** Objective 1 **
Convert the rows, everything from the line containing "Segment <item>left lung</item>" down to the end of the rows, into a Markdown table with the columns Number and Line, leaving out blank lines.

** Source excerpt **
#####
Regarding the "Crush" discussion, as someone who has dealt with anxiety and social anxiety my entire life, the phrase "I've never met her, and I already know there's no chance" is a familiar one, so you're not alone, but it needs more evaluation. You justify the crush, as well as the emotions behind it, based on a physical attraction and maybe some conversations you've overheard that person having with other people that hint at their character. However, if you've never met them, you don't truly know much at all about their personality or interests, and are largely idealizing who they are based on very little information. Letting your mind wander about how fantastic the world would be if you could just have someone like that crush in your life, then approaching them from a place of desperate need and insecurity is selfish and counter-productive.
#####
** Given data **

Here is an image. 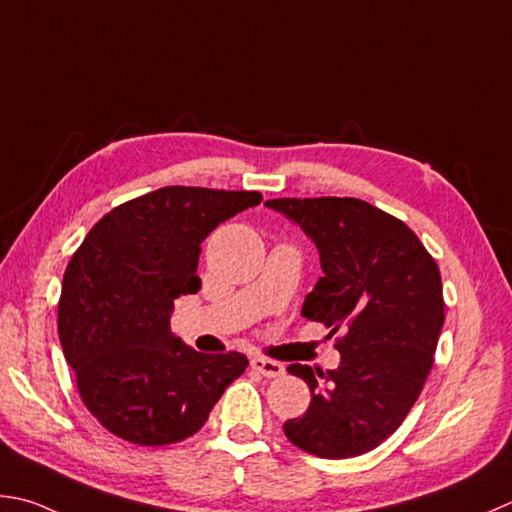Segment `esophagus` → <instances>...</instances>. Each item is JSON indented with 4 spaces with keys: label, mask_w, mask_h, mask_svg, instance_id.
<instances>
[{
    "label": "esophagus",
    "mask_w": 512,
    "mask_h": 512,
    "mask_svg": "<svg viewBox=\"0 0 512 512\" xmlns=\"http://www.w3.org/2000/svg\"><path fill=\"white\" fill-rule=\"evenodd\" d=\"M252 370L267 376V379H276V376H281L285 372V368H283L281 363L272 361V359H263V356H254V359H252Z\"/></svg>",
    "instance_id": "34e87169"
}]
</instances>
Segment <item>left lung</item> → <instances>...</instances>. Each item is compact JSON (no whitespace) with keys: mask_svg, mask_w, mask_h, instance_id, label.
<instances>
[{"mask_svg":"<svg viewBox=\"0 0 512 512\" xmlns=\"http://www.w3.org/2000/svg\"><path fill=\"white\" fill-rule=\"evenodd\" d=\"M267 207L301 225L321 254L323 276L305 296L307 321L336 332L341 363L287 372L310 385L303 417L285 437L323 459L359 457L397 430L426 383L443 325L435 258L417 234L359 198H274Z\"/></svg>","mask_w":512,"mask_h":512,"instance_id":"left-lung-1","label":"left lung"}]
</instances>
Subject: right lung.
<instances>
[{"instance_id":"add662e5","label":"right lung","mask_w":512,"mask_h":512,"mask_svg":"<svg viewBox=\"0 0 512 512\" xmlns=\"http://www.w3.org/2000/svg\"><path fill=\"white\" fill-rule=\"evenodd\" d=\"M258 191L162 187L113 207L64 272L57 330L84 406L111 435L169 446L205 426L240 352L202 354L173 336V301L196 294L200 243Z\"/></svg>"}]
</instances>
#####
** Objective 2 **
According to the passage about crushes, what is someone who has never met their crush largely doing when they picture who that person is?

** Task output 1 **
| Number | Line |
|---|---|
| 1 | Segment <item>left lung</item> → <instances>...</instances>. Each item is compact JSON (no whitespace) with keys: mask_svg, mask_w, mask_h, instance_id, label. |
| 2 | <instances> |
| 3 | [{"mask_svg":"<svg viewBox=\"0 0 512 512\" xmlns=\"http://www.w3.org/2000/svg\"><path fill=\"white\" fill-rule=\"evenodd\" d=\"M267 207L301 225L321 254L323 276L305 296L307 321L336 332L341 363L287 372L310 385L303 417L285 437L323 459L359 457L397 430L426 383L443 325L435 258L417 234L359 198H274Z\"/></svg>","mask_w":512,"mask_h":512,"instance_id":"left-lung-1","label":"left lung"}] |
| 4 | </instances> |
| 5 | Subject: right lung. |
| 6 | <instances> |
| 7 | [{"instance_id":"add662e5","label":"right lung","mask_w":512,"mask_h":512,"mask_svg":"<svg viewBox=\"0 0 512 512\" xmlns=\"http://www.w3.org/2000/svg\"><path fill=\"white\" fill-rule=\"evenodd\" d=\"M258 191L162 187L113 207L64 272L57 330L84 406L111 435L169 446L205 426L240 352L202 354L173 336V301L196 294L200 243Z\"/></svg>"}] |
| 8 | </instances> |

** Task output 2 **
Idealizing who the person is based on very little information.